これまで、平屋と2階建てを「総額」「老後」「制度」という視点から整理してきました。
第1話 平屋は本当にお得?2階建てとの違いを「総額」と「老後」で冷静に考える
第2話 なぜ今、平屋が勧められるのか?2025年建築基準法改正と新2号・新3号建築物の違い
を整理しました。
では最終的に、どう判断すればよいのでしょうか。
今回は、実務的な判断基準を整理します。
目次(クリックできます)
まずは簡単チェックリスト
当てはまる項目を数えてみてください。
■ 平屋向きチェック
☑ 土地に十分な広さがある
☑ 将来的に住み替える予定はない
☑ 家族人数は少なめ
☑ 建築総額にある程度の余裕がある
☑ とにかく生活動線をシンプルにしたい
→ 3つ以上なら平屋は合理的な選択肢です。
■ 2階建て向きチェック
☑ 土地面積が限られている
☑ 建築総額を抑えたい
☑ 子ども部屋は将来使い方が変わる可能性がある
☑ 老後も1階で生活できる間取りにできる
☑ 将来の可変性を重視したい
→ 3つ以上なら2階建ての方が柔軟です。
判断の3つの軸
最終的に考えるべきポイントは、次の3つです。
① 総額
土地代、建築費、税金、将来のメンテナンス費用まで含めた「トータルコスト」。
② 将来設計
一生住み続けるのか、将来的な住み替えも視野に入れるのか。
③ 土地条件
敷地の広さや形状、周辺環境によって合理的な選択は変わります。
階数は目的ではなく、これらの条件から導かれる「結果」です。
ローカル視点で考える
例えば諫早市でも、エリアによって土地価格や敷地条件は大きく異なります。
郊外で敷地に余裕があれば平屋が合理的な場合もありますし、分譲地などで敷地が限られる場合は2階建ての方が現実的なこともあります。
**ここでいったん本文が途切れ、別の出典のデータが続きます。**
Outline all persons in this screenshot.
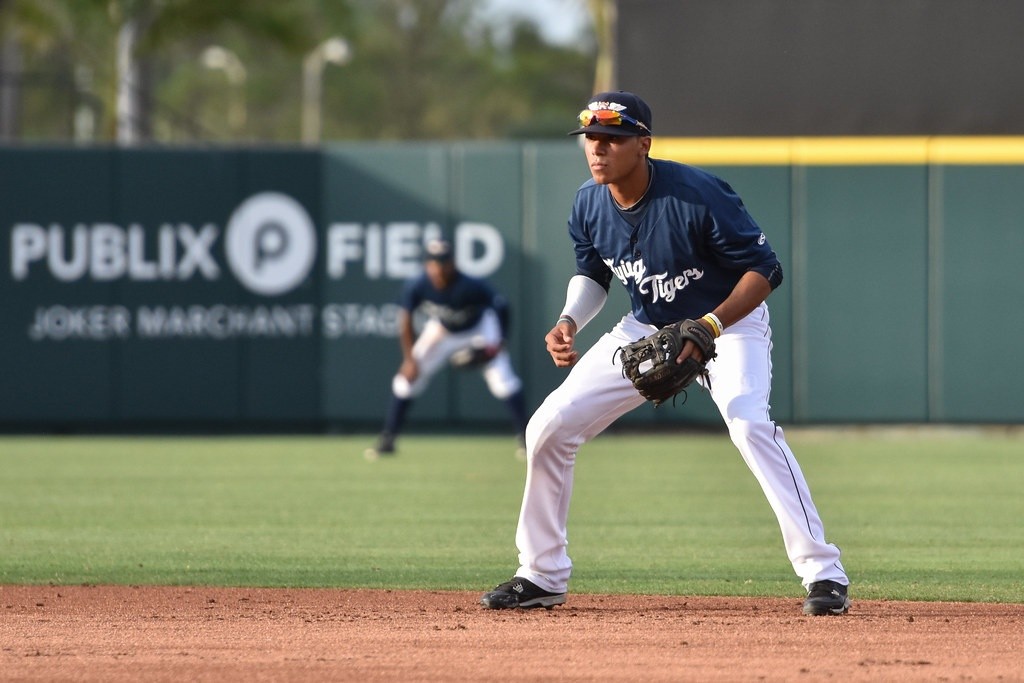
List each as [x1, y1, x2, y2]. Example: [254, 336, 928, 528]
[372, 239, 532, 458]
[482, 91, 852, 618]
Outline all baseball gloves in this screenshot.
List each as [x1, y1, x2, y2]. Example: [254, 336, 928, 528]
[620, 318, 718, 406]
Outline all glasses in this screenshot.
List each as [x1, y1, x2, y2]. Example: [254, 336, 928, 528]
[575, 109, 651, 134]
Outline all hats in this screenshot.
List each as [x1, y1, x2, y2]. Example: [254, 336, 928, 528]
[567, 90, 653, 137]
[421, 240, 452, 261]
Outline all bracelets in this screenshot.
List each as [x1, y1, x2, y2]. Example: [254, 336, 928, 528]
[702, 312, 723, 339]
[554, 317, 575, 328]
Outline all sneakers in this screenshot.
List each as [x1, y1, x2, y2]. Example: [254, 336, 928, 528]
[480, 576, 565, 608]
[802, 579, 848, 614]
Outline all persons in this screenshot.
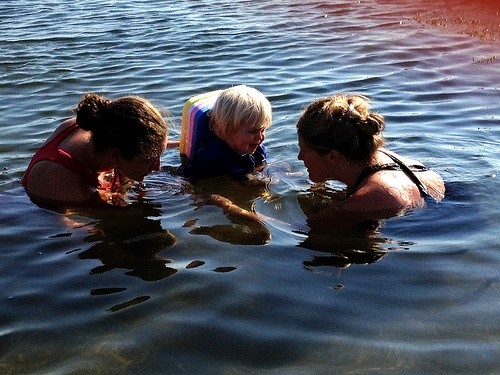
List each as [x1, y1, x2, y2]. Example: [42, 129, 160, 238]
[19, 89, 182, 210]
[172, 83, 273, 186]
[295, 92, 483, 242]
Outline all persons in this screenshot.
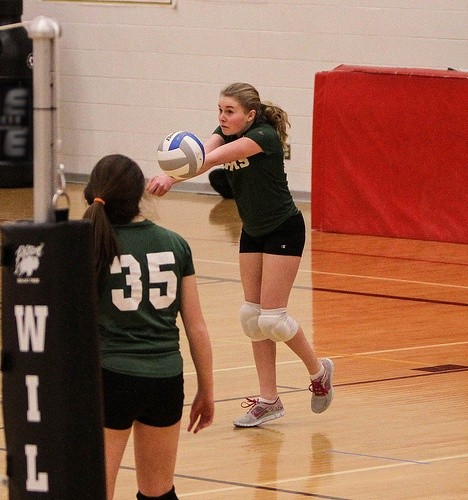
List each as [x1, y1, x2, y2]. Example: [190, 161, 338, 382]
[80, 154, 214, 500]
[146, 82, 334, 427]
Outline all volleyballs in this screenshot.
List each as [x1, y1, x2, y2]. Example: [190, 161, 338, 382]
[155, 130, 206, 180]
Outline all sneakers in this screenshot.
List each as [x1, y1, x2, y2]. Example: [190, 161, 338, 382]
[233, 396, 287, 427]
[308, 357, 334, 413]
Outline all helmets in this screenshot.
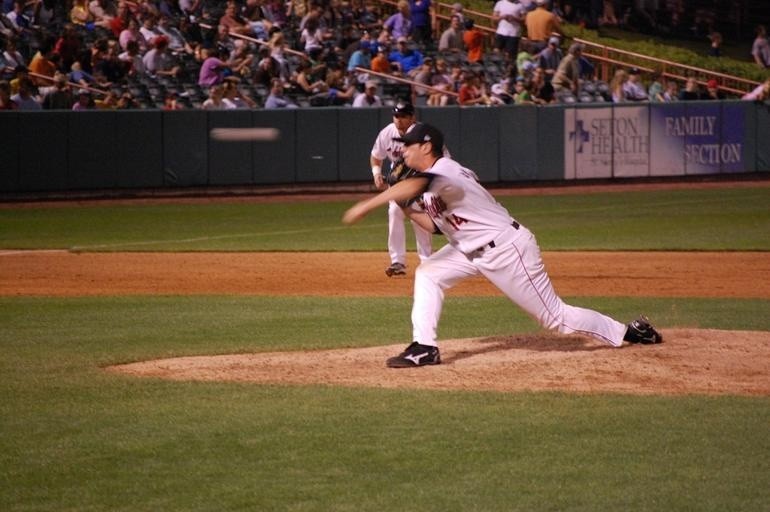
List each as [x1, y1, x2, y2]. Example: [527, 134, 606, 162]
[392, 101, 415, 115]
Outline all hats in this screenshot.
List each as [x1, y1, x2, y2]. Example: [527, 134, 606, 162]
[706, 79, 717, 88]
[366, 80, 378, 89]
[392, 122, 443, 144]
[549, 36, 560, 47]
[156, 37, 167, 47]
[397, 36, 408, 44]
[628, 68, 640, 74]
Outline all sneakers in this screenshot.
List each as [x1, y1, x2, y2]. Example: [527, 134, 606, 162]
[386, 341, 440, 367]
[630, 314, 662, 344]
[386, 263, 406, 277]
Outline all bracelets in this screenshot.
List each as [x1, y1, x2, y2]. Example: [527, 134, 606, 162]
[372, 166, 381, 176]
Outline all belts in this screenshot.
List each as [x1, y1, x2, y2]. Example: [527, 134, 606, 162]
[477, 220, 519, 254]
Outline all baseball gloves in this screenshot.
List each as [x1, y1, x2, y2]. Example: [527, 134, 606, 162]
[387, 156, 427, 210]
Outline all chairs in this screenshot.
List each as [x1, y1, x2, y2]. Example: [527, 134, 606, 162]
[1, 1, 614, 116]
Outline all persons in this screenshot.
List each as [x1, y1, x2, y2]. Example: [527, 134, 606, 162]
[742, 77, 768, 99]
[340, 123, 663, 367]
[754, 29, 770, 67]
[370, 99, 432, 275]
[2, 0, 726, 111]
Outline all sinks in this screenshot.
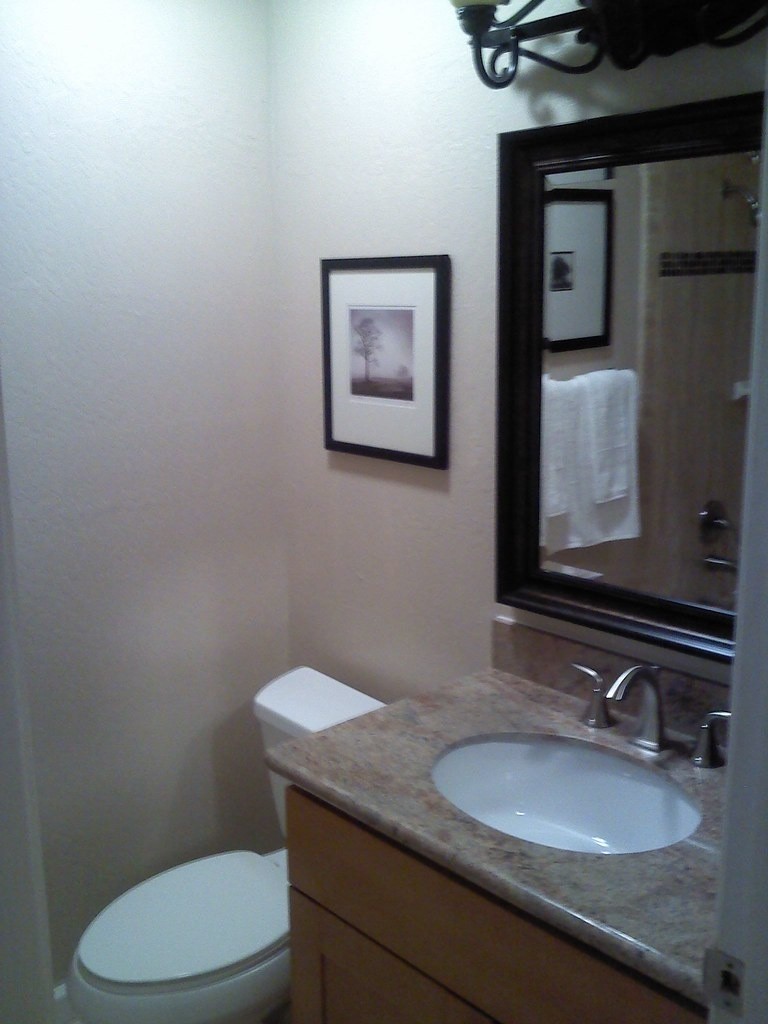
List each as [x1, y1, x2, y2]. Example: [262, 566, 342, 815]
[429, 730, 702, 855]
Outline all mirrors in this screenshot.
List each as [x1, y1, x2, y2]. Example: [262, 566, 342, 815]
[493, 90, 766, 688]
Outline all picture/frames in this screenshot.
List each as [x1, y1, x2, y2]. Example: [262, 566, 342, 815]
[319, 253, 453, 471]
[546, 189, 614, 352]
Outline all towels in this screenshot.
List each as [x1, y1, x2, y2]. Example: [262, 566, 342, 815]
[540, 370, 639, 552]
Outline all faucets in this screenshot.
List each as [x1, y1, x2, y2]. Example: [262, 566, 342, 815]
[605, 665, 662, 752]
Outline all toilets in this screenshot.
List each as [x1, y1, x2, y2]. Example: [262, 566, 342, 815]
[71, 664, 393, 1023]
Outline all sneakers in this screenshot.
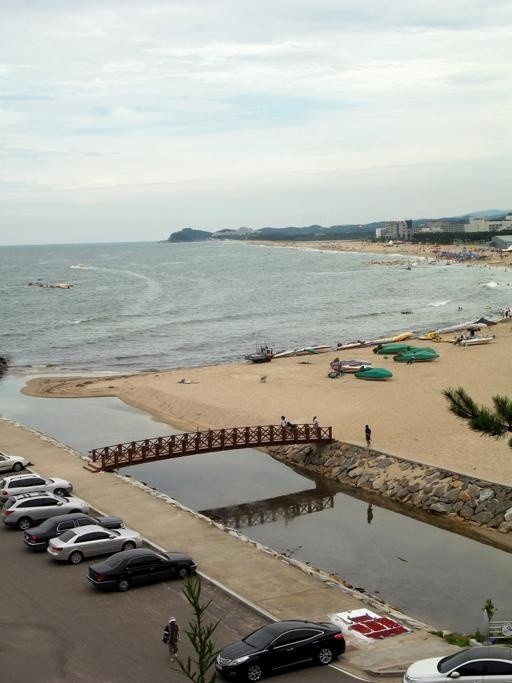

地域条件を無視して階数を決めるのは、あまり合理的とは言えません。
まとめ|正解は一つではない
平屋にも2階建てにも、それぞれの合理性があります。
大切なのは、流行やイメージではなく、
- 総額
- 将来設計
- 土地条件
を整理したうえで判断すること。
私たちは、流行や制度ではなく、
お客様の人生にとって最も自然な選択を一緒に考えていきたいと思っています。